Enunciado: Edite o editorial sobre as reservas indígenas em toda a parte que vai desde "Perdões em profusão" até "para 875 índios.". Nesse intervalo, troque "homologação" por "demarcação".

Trecho fornecido:
━━━━━━━━

OESP, Notas e Informacoes, p.A3
22 de Abr de 2005

Perdões em profusão
"Vai levar muitos anos para que a gente consiga devolver aquilo que um dia foi tirado de vocês." Estas palavras foram dirigidas pelo presidente Lula a 27 líderes indígenas, depois da homologação, na semana passada, da Reserva Raposa Serra do Sol, em Roraima - uma área maior do que o Estado de Sergipe para 14 mil índios -, e da homologação de mais cinco reservas na comemoração do "Dia do Índio", a saber: a São Sebastião, de 61 mil hectares para 224 índios kokamas; a Espírito Santo, de 33,8 mil hectares para 121 índios kokamas; a Tabalascada, de 13 mil hectares para 301 índios wapixanas e makuxis; a Awá, de 116,5 mil hectares para 198 índios guajás; e a Maranduba, de 375 mil hectares para 31 índios karajás - num total de 599 mil hectares para 875 índios.
Na verdade, para "devolver aquilo que um dia foi tirado" dos índios, nos últimos 500 anos, o governo Lula precisaria transformar todo o território nacional em reserva indígena e, quem sabe, passar o poder político-administrativo de Pindorama aos descendentes legítimos dos habitantes pré-cabralinos - se bem que a disputa da chefia de Estado e governo de uma eventual República dos Povos Indígenas pudesse provocar uma guerra entre as diversas etnias de conseqüências mais devastadoras do que seus contatos com o conquistador branco. Infelizmente, a história das civilizações tem implicado a substituição (e até extinção) de umas pelas outras, em processos de gradação desigual de violências, no que o mais difícil tem sido a preservação de convivência pacífica de povos diferentes (ou em estágios distantes de evolução) num mesmo território.

━━━━━━━━

Itens apresentados:
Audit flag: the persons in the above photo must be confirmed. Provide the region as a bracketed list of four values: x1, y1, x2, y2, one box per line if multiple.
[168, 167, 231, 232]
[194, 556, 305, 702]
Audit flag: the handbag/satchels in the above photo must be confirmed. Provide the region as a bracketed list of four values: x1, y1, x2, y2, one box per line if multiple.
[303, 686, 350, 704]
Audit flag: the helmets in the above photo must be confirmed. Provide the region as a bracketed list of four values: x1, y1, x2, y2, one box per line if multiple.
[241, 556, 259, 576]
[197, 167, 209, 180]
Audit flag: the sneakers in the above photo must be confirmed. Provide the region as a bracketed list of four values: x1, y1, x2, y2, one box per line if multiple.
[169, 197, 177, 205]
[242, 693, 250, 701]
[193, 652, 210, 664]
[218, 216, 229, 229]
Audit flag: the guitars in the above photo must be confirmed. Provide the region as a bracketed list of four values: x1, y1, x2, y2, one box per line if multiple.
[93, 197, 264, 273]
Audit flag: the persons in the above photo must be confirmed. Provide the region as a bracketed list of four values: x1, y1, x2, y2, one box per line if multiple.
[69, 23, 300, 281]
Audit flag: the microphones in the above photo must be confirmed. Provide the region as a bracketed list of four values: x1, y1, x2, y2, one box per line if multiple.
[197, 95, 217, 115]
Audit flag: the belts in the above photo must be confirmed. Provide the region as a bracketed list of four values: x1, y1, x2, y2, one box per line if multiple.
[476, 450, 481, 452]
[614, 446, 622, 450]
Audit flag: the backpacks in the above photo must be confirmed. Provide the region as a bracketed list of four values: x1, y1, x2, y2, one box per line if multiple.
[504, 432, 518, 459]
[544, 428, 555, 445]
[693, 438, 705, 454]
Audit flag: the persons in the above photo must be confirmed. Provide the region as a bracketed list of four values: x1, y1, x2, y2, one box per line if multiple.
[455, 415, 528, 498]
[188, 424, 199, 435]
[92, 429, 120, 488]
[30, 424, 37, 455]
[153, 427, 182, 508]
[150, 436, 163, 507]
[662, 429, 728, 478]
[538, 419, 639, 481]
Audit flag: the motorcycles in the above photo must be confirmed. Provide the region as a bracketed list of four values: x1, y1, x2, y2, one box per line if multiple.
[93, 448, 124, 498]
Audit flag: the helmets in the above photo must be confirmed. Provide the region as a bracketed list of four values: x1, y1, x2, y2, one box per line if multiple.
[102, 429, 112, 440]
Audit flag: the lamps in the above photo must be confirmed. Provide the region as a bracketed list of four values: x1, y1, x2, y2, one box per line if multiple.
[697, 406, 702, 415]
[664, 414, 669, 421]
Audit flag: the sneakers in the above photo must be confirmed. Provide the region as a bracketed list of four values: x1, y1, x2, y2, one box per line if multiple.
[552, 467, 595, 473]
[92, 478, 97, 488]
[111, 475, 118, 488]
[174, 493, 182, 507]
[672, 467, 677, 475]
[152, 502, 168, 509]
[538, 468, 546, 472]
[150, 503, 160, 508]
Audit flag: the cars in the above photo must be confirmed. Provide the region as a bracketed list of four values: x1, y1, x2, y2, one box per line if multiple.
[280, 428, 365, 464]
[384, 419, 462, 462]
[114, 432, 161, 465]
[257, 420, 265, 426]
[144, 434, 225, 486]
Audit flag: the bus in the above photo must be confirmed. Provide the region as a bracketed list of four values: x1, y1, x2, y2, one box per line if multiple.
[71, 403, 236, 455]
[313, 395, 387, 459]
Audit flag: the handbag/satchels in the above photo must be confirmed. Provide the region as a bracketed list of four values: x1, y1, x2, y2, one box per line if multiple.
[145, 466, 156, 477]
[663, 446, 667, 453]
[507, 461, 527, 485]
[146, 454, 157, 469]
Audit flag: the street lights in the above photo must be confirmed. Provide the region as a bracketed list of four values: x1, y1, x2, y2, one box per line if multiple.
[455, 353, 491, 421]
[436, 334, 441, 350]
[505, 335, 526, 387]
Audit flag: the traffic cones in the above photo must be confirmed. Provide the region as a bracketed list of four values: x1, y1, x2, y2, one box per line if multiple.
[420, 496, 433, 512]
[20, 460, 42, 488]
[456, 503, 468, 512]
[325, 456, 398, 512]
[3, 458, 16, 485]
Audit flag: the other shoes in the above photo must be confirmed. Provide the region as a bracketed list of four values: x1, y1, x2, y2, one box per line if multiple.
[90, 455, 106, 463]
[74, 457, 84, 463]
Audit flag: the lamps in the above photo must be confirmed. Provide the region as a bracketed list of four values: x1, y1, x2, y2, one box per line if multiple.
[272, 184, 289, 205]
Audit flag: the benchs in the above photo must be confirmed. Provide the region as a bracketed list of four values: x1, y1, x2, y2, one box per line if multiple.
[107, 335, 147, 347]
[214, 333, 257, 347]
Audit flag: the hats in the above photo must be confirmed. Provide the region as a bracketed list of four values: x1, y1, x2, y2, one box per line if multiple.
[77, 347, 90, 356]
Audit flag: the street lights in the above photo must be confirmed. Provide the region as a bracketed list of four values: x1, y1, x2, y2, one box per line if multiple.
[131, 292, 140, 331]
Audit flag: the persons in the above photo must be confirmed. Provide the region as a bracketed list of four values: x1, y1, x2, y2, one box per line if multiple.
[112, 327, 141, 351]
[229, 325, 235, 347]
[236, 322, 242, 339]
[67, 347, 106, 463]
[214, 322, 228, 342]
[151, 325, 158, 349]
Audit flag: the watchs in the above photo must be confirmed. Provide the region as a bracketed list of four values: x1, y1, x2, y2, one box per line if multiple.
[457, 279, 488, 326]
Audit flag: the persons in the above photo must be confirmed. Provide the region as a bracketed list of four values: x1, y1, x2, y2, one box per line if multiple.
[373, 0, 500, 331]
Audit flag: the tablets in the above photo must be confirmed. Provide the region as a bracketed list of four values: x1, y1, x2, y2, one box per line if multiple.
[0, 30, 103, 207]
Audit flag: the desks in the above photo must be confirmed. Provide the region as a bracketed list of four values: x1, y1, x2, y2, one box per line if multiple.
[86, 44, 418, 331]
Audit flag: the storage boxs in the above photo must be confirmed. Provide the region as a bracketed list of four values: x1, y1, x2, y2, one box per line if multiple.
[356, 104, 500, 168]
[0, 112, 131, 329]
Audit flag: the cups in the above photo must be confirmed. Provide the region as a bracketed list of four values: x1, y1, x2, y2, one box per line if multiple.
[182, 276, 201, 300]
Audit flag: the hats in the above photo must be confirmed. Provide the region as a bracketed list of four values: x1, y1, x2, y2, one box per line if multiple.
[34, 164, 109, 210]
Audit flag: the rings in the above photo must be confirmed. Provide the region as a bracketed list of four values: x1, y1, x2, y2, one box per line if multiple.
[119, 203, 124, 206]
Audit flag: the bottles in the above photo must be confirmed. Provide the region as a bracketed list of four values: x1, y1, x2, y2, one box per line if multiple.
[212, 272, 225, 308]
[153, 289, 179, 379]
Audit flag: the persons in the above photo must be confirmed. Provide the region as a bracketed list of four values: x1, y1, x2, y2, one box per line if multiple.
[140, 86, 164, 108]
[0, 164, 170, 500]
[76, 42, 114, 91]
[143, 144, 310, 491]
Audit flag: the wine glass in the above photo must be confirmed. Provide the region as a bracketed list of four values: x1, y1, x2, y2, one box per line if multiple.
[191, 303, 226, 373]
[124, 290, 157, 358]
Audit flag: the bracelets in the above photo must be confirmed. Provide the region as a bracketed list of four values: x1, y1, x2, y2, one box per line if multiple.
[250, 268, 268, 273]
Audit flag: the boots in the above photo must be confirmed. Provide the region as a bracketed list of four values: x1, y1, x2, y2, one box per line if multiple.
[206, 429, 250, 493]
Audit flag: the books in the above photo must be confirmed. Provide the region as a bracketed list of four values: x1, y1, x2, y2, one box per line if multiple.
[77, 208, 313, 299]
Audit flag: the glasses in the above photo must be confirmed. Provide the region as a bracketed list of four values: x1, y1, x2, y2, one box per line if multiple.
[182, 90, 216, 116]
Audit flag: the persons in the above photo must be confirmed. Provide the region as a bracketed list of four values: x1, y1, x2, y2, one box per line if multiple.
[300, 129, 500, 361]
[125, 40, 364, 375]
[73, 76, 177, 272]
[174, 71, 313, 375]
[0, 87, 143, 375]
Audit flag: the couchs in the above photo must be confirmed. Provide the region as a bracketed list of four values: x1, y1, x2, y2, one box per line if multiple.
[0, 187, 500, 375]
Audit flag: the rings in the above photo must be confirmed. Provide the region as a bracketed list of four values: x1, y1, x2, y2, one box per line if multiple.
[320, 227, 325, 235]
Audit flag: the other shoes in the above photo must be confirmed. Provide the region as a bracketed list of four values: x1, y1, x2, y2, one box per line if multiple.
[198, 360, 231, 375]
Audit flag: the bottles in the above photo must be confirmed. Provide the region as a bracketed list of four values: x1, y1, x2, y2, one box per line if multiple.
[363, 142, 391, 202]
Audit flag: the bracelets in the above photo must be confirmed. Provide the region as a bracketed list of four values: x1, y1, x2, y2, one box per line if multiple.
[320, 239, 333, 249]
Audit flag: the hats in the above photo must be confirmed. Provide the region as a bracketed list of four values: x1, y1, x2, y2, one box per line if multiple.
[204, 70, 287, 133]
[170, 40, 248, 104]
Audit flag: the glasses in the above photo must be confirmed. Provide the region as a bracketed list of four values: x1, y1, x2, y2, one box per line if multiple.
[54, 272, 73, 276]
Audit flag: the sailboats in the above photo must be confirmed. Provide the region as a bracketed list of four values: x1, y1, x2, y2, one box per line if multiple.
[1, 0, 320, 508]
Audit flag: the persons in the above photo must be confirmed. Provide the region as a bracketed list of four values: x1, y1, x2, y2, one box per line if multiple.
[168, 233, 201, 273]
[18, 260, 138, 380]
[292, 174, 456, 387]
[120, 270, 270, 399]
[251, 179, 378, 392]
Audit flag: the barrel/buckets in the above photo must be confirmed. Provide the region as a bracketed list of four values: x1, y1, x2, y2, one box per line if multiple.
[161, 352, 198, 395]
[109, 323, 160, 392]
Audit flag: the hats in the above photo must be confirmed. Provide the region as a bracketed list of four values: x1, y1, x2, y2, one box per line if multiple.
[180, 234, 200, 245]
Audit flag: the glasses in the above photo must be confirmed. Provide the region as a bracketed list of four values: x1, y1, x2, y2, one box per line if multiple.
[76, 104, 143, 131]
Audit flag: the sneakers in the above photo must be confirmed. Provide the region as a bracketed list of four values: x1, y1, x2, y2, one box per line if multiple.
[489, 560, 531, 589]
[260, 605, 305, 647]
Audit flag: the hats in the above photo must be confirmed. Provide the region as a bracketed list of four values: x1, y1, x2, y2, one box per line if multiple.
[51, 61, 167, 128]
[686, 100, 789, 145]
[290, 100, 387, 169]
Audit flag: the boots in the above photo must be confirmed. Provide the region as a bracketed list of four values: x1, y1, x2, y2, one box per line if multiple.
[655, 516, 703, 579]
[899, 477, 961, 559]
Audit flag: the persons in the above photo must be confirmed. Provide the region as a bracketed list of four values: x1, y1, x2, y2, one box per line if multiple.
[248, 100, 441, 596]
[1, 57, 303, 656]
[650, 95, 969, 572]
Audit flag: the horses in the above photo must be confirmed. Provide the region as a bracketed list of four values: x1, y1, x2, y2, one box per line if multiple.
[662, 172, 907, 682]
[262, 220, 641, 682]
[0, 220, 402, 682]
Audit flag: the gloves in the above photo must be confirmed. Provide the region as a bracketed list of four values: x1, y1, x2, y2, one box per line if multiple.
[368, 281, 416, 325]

━━━━━━━━

Resposta completa:
Perdões em profusão
"Vai levar muitos anos para que a gente consiga devolver aquilo que um dia foi tirado de vocês." Estas palavras foram dirigidas pelo presidente Lula a 27 líderes indígenas, depois da demarcação, na semana passada, da Reserva Raposa Serra do Sol, em Roraima - uma área maior do que o Estado de Sergipe para 14 mil índios -, e da demarcação de mais cinco reservas na comemoração do "Dia do Índio", a saber: a São Sebastião, de 61 mil hectares para 224 índios kokamas; a Espírito Santo, de 33,8 mil hectares para 121 índios kokamas; a Tabalascada, de 13 mil hectares para 301 índios wapixanas e makuxis; a Awá, de 116,5 mil hectares para 198 índios guajás; e a Maranduba, de 375 mil hectares para 31 índios karajás - num total de 599 mil hectares para 875 índios.